Whether you’re after cosmopolitan convenience or countryside castles, Italy it seems, is becoming a wise investment again.
For lovers of history, art, culture and food, Italy has always had a certain draw. But even the biggest Italophiles often shop around for years before committing to buying a home, while more strategic real estate investors have been known to avoid the country altogether, especially since Europe’s housing crisis. All that, however, is starting to change, as Gemma Bruce MD of Casa & Country explains:
“We have clients we dealt with six, seven, eight years ago who had been on our database and have now suddenly reappeared. They’ve decided that whilst they were nervous to put their money into Italy, as much as they loved it, a few years ago, they’ve come back and [said], ‘Right, now’s the time.’”
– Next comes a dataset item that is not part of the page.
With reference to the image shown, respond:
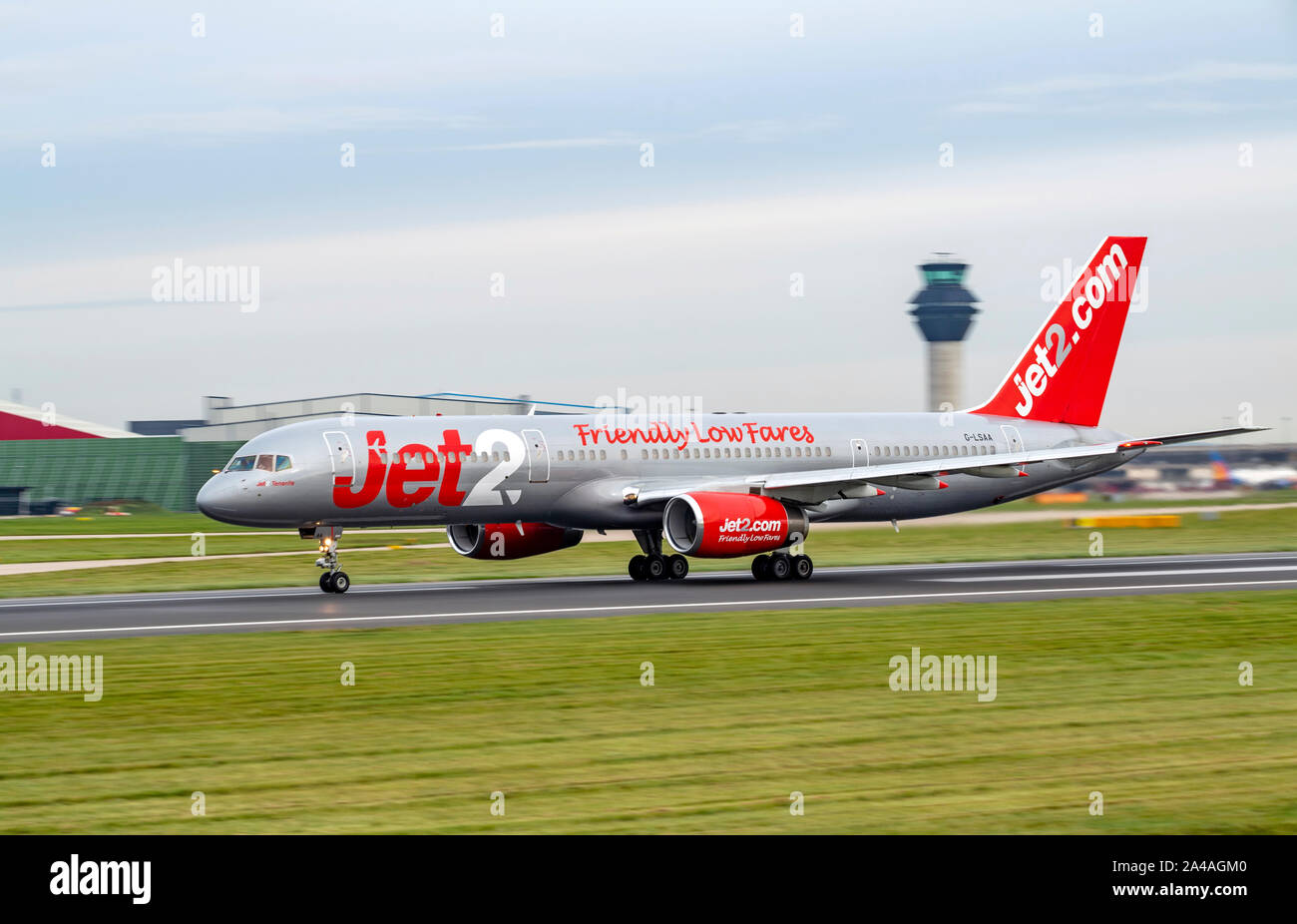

The trend it seems is also broader than any one region or type of market.
“We’ve seen a real change, in particular in the last 12 to18 months,” adds Jelena Cvjetkovic, a director at Savills. “It’s across the range of properties - city apartments, but also country properties in some of the old favourites like Tuscany and Umbria. Some of the affiliates that we work with in those areas have reported their best years since the onset of the financial crisis.”
Italy was slow to feel the effects of the housing crisis that swept southern Europe in 2008. It has also been slower to recover. The market hit its lowest point in 2016-17, with prices now starting to climb again over a sustained period.
While most luxury homebuyers still tend to be northern European, especially from Germany, the U.K., France, Switzerland, Belgium, Holland and Scandinavia, more recently, buyers from Eastern Europe and Asia are sharing an interest, as well as from the Middle East and South America. Several agents cite increased interest from Brazil and Argentina.
One major driver is a new tax regime the government rolled out in 2017. It allows individuals who set up residence in Italy an annual flat tax of €100,000 (US$112,886) on foreign-earned income and €25,000 for family members. The new tax scheme has generated foreign interest as well as interest from Italians who have lived as expats abroad and could now return on more favourable terms.
From a pure investment standpoint, major cities such as Milan and Rome are leading the way. This mirrors a Europe-wide trend toward investing in city markets, both for income opportunities via short-term rentals and for the convenience of urban living. But while home prices have spiked in places like Lisbon, Barcelona and Madrid, which are coming off a lower post-crisis base, Italy’s cities still have a lot of room to grow.
Italy is proving attractive on the political front as well. Not only are real estate taxes low compared to neighbours like France, they are unlikely to be raised anytime soon. It’s historically something Italy doesn’t do.
Adds Ms Bruce: “Italy seems to be more resilient to political change than other countries at present where you notice a slowdown in demand and enquiries in a particular location because they’ve got upcoming elections. Italy has fairly regular elections and yet that doesn’t seem to affect appetite as much there. It could be that the Italian government has chosen to pursue its more favorable tax regimes in order to capitalise on political turbulence elsewhere on the continent.”